# Objetivos:
**a)** Em que mês e ano começou a parceria entre Humberto Teixeira e Luiz Gonzaga, segundo o texto sobre o centenário de Humberto Teixeira?
**b)** Traduza para o inglês a seguinte frase do texto sobre o centenário de Humberto Teixeira: "Iniciada em agosto de 1945, quando se tornaram amigos, a parceria entre os dois culminou na criação de um gênero musical de irresistível apelo dançante e genuinamente brasileiro, o Baião."
**c)** Retome o texto sobre o centenário de Humberto Teixeira e continue-o a partir da última frase apresentada.

# Trecho do documento:
O centenário de Humberto Teixeira, o “Doutor do Baião”

O compositor e letrista Humberto Teixeira e o parceiro Luiz Gonzaga (Divulgação "O Homem que Engarrafava Nuvens"
O compositor e letrista Humberto Teixeira e o parceiro Luiz Gonzaga (Cena do filme O Homem que Engarrafava Nuvens / divulgação)

Nesta segunda-feira, 5 de janeiro, completam-se cem anos do nascimento de um personagem esquecido, mas central para a música popular brasileira no Século 20, o compositor e letrista cearense Humberto Teixeira. Anônimo para muitos, ele foi parceiro de Luiz Gonzaga (1912 – 1989) em clássicos que povoam o imaginário de sucessivas gerações de brasileiros, como Asa Branca, Assum Preto, Juazeiro, Respeita Januário e No Meu Pé de Serra, e ajudou a colocar o trio sanfona, zabumba e triângulo no mapa de nossa música.

Iniciada em agosto de 1945, quando se tornaram amigos, a parceria entre os dois culminou na criação de um gênero musical de irresistível apelo dançante e genuinamente brasileiro, o Baião. Em entrevista à Rede Globo, de 1974, Gonzagão e Teixeira relembraram o encontro, que resultou no esboço de duas obras-primas da música nordestina: “Quando conheci Humberto Teixeira e começamos a conversar, foi rápido, em menos de uma hora Humberto resolveu meu problema. E parece que ele estava gostando também da minha cooperação”, recordou Gonzaga. “Naquele mesmo dia, começamos a ‘sanfonizar’ os primeiros acordes e a primeira linha mestra não só de Baião, como de Asa Branca, essa música que, hoje, é um hino. Uma música que diz muito, a muitos brasileiros”, complementou Teixeira.

# Dados fornecidos:
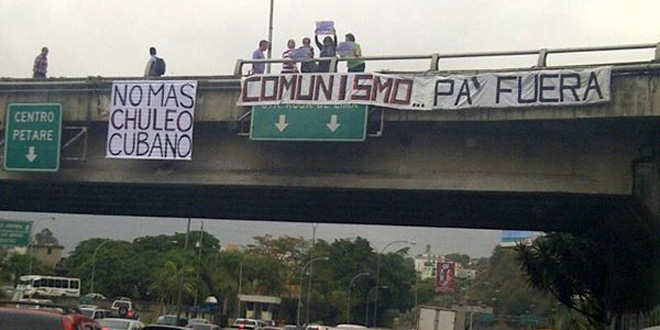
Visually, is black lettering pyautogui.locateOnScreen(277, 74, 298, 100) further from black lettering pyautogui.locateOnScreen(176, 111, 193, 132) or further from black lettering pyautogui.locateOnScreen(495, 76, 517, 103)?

# Respostas:
**a)** Em agosto de 1945.

**b)** Begun in August 1945, when they became friends, the partnership between the two culminated in the creation of a musical genre of irresistible dance appeal and genuinely Brazilian: the Baião.

**c)**
A alcunha “Doutor do Baião” foi atribuída a ele por ter sido advogado. Morto no Rio de Janeiro, em 3 de outubro de 1979, aos 64 anos, Humberto Cavalcanti Teixeira nasceu em 05 de janeiro de 1915 na pequena Iguatu, cidade do centro-sul do Ceará que, além de ter sido o principal polo de fornecimento de algodão do País entre as décadas de 1960 e 1980, também deu ao Brasil outro gigante de nossa cultura, o maestro Eleazar de Carvalho (1912 – 1996). O despertar do menino Humberto para a música veio aos seis anos de idade, por influência do tio Lafaiete Teixeira, regente que o introduziu aos primeiros instrumentos – flauta, bandolim e musete, versão francesa da gaita de fole.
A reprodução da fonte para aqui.